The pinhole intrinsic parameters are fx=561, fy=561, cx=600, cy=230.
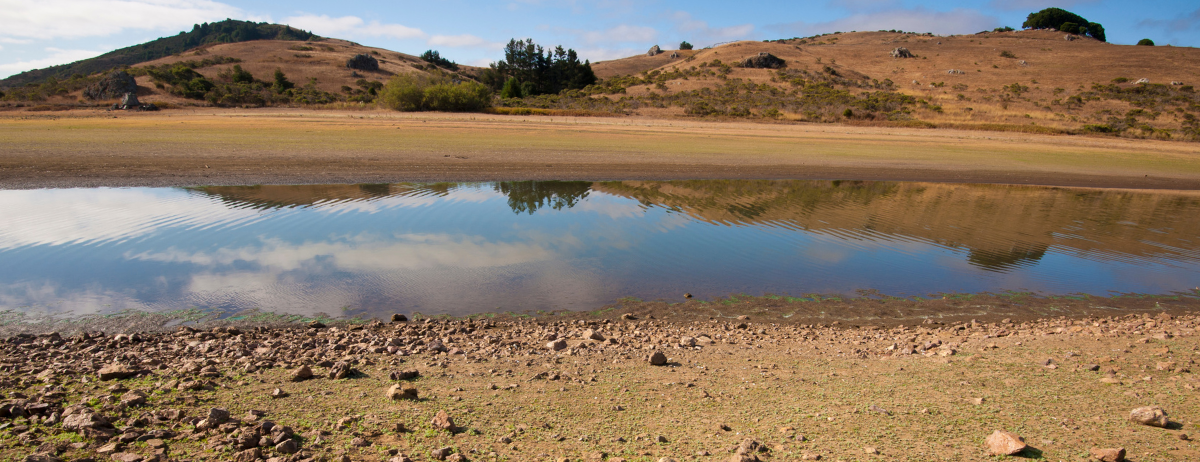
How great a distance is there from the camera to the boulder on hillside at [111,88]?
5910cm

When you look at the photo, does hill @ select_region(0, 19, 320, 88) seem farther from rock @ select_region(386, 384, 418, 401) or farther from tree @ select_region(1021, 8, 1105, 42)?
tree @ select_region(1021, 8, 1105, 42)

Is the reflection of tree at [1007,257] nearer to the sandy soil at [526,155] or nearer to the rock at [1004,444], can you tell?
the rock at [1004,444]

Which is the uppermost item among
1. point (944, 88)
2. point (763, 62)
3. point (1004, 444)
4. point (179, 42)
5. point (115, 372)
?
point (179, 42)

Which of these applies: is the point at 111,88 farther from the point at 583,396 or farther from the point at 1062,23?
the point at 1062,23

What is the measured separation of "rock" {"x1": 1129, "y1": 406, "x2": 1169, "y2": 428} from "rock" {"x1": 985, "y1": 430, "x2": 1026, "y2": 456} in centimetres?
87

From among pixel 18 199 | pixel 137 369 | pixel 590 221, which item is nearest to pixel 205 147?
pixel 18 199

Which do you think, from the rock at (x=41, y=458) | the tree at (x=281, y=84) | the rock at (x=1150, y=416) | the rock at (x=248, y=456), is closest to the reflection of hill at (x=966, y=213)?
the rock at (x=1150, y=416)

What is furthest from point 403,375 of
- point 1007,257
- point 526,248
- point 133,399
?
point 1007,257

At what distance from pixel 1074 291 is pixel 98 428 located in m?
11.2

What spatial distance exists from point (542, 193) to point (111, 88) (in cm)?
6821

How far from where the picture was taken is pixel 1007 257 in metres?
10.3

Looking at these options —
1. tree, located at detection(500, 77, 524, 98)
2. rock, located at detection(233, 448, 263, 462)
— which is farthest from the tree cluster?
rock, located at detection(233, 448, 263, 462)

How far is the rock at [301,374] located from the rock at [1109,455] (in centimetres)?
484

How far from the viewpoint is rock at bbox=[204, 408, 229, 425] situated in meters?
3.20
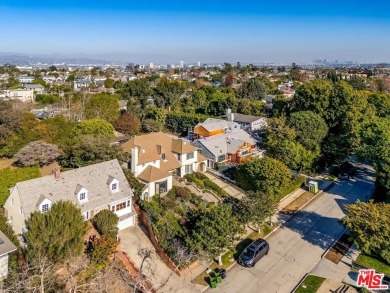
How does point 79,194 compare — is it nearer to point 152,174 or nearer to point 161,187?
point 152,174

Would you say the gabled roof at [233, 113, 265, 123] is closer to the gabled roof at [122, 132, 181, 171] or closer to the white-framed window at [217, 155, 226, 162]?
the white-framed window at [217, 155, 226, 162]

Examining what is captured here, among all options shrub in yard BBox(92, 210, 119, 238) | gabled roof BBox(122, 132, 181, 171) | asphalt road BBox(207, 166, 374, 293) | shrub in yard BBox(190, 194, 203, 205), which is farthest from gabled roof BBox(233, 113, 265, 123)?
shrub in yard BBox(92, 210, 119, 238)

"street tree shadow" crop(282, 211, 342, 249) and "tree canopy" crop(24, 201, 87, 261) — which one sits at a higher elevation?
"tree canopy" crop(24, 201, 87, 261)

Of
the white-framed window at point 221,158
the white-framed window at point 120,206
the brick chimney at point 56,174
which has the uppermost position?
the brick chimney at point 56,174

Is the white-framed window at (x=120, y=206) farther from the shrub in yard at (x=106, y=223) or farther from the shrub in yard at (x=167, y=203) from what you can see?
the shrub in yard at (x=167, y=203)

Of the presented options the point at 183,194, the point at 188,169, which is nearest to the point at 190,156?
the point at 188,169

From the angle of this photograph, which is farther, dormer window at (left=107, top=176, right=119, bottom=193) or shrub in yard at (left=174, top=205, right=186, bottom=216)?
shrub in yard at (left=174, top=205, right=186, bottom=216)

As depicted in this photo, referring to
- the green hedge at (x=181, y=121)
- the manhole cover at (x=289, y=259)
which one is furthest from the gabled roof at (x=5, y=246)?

...

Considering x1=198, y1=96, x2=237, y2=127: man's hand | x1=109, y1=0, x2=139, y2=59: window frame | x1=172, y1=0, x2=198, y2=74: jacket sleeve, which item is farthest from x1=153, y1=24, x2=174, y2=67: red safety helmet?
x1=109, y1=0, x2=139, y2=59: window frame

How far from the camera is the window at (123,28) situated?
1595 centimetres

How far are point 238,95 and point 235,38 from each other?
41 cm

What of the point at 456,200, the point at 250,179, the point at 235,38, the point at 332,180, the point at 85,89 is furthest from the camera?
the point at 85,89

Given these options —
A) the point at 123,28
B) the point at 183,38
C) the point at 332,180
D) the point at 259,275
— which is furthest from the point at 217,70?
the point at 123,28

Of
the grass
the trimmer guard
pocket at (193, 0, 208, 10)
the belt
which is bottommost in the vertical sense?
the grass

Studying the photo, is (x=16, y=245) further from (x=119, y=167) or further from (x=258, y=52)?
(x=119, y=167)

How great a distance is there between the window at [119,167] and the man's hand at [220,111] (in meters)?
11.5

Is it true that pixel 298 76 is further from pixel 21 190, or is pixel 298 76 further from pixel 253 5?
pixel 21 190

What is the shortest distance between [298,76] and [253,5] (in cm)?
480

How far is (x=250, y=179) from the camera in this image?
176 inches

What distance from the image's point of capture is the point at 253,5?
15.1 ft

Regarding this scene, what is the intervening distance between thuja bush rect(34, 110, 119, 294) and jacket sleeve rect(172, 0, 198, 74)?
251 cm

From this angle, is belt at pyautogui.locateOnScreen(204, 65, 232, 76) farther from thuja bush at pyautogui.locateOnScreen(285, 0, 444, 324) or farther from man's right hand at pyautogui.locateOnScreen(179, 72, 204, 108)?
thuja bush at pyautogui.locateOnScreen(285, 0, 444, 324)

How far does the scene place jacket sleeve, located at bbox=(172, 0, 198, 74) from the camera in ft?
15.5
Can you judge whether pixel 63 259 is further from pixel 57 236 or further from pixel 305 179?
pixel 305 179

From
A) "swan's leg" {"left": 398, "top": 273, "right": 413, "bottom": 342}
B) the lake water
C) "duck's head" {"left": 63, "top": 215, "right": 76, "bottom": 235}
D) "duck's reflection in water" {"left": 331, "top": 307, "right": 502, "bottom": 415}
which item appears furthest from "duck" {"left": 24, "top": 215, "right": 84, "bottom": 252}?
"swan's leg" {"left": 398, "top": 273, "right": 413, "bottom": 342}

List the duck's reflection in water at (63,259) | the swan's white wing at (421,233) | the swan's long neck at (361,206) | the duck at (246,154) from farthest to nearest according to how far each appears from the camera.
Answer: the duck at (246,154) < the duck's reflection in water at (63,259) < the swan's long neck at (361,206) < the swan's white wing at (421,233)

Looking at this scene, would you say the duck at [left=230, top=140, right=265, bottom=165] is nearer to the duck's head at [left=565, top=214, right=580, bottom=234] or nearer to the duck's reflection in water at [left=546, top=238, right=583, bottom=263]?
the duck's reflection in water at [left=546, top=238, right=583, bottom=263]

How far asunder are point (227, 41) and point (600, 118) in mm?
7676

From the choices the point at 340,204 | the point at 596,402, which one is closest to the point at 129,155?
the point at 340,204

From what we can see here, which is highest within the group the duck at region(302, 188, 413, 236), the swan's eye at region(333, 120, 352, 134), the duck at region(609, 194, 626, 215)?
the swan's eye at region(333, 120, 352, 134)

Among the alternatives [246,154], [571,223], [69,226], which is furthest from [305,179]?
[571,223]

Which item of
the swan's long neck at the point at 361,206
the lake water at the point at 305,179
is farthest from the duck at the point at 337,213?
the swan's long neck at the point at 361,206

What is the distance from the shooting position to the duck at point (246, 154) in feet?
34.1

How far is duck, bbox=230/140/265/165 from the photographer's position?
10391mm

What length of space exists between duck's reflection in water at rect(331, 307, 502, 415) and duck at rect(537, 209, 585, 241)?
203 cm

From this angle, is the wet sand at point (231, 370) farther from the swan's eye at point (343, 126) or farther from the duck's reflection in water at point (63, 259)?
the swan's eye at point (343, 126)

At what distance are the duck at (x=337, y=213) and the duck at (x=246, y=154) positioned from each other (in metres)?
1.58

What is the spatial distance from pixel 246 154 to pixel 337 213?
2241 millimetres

---

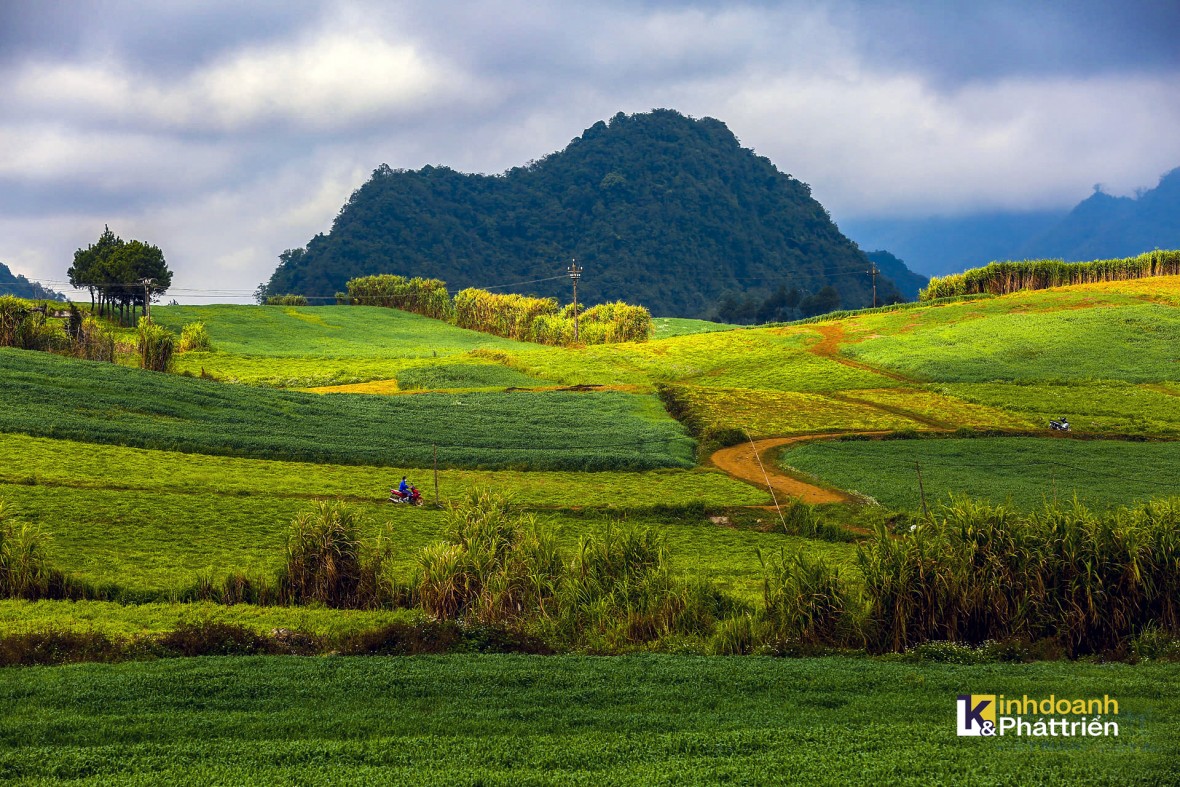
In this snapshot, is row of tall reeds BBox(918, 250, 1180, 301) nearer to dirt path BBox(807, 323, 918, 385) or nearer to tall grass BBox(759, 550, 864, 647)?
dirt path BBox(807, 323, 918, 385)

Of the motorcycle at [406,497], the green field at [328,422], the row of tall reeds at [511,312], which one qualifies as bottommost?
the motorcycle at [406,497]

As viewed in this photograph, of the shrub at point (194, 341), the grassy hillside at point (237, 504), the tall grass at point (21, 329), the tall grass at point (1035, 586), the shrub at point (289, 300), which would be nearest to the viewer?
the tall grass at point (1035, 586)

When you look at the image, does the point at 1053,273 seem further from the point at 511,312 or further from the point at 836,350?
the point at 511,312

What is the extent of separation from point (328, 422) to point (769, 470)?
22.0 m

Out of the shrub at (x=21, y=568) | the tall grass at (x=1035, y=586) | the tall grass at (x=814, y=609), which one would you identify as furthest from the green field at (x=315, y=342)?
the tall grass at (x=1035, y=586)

**WORK TO DO:** Count the lines above that contain the string "dirt", with case counting. Reply with the number alone.

**EXERCISE ANSWER:** 2